History
- Name: MV Georgette
- Namesake: Georgette Adams
- Owner: Transperth
- Operator: Transperth
- Route: Barrack Street - Mends Street
- Builder: Alf Jahansteen, Forster
- In service: 9 February 1981

General characteristics
- Length: 15.0 metres
- Beam: 4.5 metres
- Decks: 1
- Propulsion: Gardner 5LW
- Speed: 19 knots
- Capacity: 92
- Crew: 2

= MV Georgette =

Former ferry on the Swan River, Perth, Western Australia

MV Georgette was a ferry owned by Transperth on the Swan River in Perth, Western Australia.

==History==
Georgette was built in 1981 by Alf Jahansen in Forster as Bardoo for use on Wallis Lake. However its draft was too great to cross sandbars at low tide, so in December 1981 it was sold for use on Port Hacking in Sydney.
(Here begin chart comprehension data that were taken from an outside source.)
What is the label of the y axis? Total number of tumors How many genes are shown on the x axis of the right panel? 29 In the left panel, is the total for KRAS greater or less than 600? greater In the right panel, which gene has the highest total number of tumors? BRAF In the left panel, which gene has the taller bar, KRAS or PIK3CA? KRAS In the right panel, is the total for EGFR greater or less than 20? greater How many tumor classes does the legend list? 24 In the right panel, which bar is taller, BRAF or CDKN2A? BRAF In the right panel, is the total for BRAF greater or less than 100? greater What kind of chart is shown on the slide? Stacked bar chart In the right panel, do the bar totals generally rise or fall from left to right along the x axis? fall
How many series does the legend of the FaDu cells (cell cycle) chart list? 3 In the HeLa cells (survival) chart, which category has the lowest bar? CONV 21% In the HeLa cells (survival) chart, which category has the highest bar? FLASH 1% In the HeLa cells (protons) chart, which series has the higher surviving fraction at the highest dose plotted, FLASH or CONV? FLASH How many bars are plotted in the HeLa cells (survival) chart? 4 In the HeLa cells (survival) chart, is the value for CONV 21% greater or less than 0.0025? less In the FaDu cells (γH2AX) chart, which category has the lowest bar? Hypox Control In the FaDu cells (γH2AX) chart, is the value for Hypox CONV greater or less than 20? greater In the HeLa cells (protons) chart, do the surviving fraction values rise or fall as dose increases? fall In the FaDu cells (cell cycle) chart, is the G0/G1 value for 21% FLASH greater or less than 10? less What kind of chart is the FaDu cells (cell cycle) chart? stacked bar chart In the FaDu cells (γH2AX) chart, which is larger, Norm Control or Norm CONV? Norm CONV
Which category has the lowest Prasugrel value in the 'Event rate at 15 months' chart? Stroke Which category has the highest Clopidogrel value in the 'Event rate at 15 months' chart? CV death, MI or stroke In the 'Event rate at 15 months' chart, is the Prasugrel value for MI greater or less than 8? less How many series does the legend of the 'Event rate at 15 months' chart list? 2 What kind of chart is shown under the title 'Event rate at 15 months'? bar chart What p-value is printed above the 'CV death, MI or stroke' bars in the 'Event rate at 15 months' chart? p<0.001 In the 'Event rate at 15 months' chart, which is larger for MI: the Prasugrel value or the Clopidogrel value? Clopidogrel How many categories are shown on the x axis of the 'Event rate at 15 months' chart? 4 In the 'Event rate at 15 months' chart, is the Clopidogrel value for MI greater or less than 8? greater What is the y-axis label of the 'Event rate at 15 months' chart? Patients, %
It was sold again in October 1982 to the Metropolitan Transport Trust and moved by road to be by refurbished by Precision Marine, North Fremantle.

It entered service on 5 July 1984, replacing Vlaming as backup ferry for . It was named Georgette after Georgette Adams, the long-time secretary of the Metropolitan Transport Trust's managing director.